The revisionists in the Episcopal Church USA and the Anglican Church of Canada can be expected to exploit this postponement. Three years will give them plenty of time to regroup and restrategize. Their hope is that they will gain a wider and more sympathetic hearing at the 2008 Lambeth Conference from which they have not been asked to withdraw. The revisionists have successfully used the process of dialogue, listening, and study in the past to wear down their opponents, to weaken their resolve, to turn public opinion against them, and to bring its pressure upon them. The revisionists are also hoping that the united front that the global South primates displayed at the February Primates’ Meeting will crack over a period of three years. While they may not have won the primates to their cause, they hope to win individual bishops in the global South provinces.

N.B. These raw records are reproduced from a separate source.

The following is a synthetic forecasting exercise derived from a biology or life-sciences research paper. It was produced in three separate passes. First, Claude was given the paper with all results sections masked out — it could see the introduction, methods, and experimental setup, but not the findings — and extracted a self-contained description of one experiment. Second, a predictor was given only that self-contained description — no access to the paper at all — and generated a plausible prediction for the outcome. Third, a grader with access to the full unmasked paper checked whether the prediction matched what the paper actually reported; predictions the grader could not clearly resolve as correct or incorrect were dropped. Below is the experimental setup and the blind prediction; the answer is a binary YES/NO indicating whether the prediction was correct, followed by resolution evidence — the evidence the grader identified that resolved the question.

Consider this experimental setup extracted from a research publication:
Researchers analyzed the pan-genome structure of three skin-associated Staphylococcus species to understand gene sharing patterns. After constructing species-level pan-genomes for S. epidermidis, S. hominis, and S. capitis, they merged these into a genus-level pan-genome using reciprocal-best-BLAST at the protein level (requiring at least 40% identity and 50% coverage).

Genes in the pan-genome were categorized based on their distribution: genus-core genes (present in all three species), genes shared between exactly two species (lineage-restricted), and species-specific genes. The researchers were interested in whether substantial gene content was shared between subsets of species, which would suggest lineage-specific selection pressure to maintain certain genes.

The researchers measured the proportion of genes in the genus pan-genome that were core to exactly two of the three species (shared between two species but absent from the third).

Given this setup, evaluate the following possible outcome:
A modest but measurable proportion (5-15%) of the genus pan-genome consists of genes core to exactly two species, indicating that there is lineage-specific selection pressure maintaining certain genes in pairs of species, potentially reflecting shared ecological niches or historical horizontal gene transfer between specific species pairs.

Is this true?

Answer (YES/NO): NO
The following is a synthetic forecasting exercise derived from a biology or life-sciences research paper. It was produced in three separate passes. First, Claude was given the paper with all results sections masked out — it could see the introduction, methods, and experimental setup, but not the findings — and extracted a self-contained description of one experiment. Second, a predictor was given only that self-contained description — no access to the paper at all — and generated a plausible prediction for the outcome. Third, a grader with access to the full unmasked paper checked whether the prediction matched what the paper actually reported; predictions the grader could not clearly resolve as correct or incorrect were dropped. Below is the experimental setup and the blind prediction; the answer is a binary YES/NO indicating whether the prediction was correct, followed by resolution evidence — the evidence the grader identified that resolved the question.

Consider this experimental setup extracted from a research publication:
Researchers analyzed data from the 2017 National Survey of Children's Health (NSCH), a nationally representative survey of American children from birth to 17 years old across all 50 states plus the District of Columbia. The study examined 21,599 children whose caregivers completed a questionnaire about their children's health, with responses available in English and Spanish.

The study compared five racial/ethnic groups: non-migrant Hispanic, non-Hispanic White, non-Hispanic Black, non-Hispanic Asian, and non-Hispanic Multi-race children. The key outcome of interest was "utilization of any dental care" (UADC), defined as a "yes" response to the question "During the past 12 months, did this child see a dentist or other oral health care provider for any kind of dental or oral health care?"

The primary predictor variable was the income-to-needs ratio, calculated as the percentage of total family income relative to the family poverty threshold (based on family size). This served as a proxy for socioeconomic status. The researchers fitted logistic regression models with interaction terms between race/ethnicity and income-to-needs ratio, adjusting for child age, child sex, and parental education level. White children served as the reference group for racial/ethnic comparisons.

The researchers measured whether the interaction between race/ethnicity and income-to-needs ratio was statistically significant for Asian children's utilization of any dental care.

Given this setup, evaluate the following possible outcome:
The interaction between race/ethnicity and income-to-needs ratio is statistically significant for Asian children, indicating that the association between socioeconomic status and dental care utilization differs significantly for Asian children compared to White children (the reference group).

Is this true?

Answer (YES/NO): NO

For a very small church the Episcopal Church USA also has a large number of bishops. A past complaint from the global South provinces has been that the Episcopal Church USA is overly-represented in the Lambeth Conference. The revisionists firmly believe that time is on their side and eventually the Anglican Communion will come around to their way of thinking.
Episcopalians in the United States and Anglicans in Canada who are committed to the pure teaching of the Bible in matters of faith and morality need to pray for each other and to support each other more than ever. The American Anglican Council, the Anglican Communion Network, the Anglican Mission in America, the Anglican Province in America, Forward in Faith North America, and the Reformed Episcopal Church need to expand and strengthen their working relationships at all levels. Let us remember that our Lord has promised to abide with those who abide in him. Those who abide in the True Vine will bear much fruit. God will be glorified in them. Those who do the will of our Father in heaven are the real brothers and sisters of Christ, the Church of our Lord and Savior.